[Start Material]

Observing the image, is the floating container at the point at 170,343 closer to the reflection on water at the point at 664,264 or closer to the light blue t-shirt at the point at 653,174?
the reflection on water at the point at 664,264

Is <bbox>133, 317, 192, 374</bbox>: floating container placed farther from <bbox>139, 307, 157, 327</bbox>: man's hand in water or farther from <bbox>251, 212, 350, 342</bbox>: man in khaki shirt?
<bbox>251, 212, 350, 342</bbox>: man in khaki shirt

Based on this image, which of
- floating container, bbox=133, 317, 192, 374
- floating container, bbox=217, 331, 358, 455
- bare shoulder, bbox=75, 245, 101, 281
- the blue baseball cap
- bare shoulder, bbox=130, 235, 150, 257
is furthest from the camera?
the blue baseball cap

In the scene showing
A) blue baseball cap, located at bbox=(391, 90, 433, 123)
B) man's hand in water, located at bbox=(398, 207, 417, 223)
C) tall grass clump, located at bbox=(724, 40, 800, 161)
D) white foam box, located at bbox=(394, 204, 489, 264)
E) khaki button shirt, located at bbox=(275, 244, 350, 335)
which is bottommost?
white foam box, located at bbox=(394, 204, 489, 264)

[End Material]

Extract every line of the listing above and reproduce each one verbatim, without any changes.

Observing the image, is the floating container at the point at 170,343 closer to the reflection on water at the point at 664,264 or closer to the light blue t-shirt at the point at 653,174?
the reflection on water at the point at 664,264

Is <bbox>133, 317, 192, 374</bbox>: floating container placed farther from <bbox>139, 307, 157, 327</bbox>: man's hand in water or farther from <bbox>251, 212, 350, 342</bbox>: man in khaki shirt?
<bbox>251, 212, 350, 342</bbox>: man in khaki shirt

Based on this image, which of
- floating container, bbox=133, 317, 192, 374
- floating container, bbox=217, 331, 358, 455
- bare shoulder, bbox=75, 245, 101, 281
- the blue baseball cap
- bare shoulder, bbox=130, 235, 150, 257
is furthest from the camera?
the blue baseball cap

In the scene showing
A) blue baseball cap, located at bbox=(391, 90, 433, 123)
B) man's hand in water, located at bbox=(398, 207, 417, 223)
C) tall grass clump, located at bbox=(724, 40, 800, 161)
D) white foam box, located at bbox=(394, 204, 489, 264)
E) khaki button shirt, located at bbox=(275, 244, 350, 335)
which is bottommost?
white foam box, located at bbox=(394, 204, 489, 264)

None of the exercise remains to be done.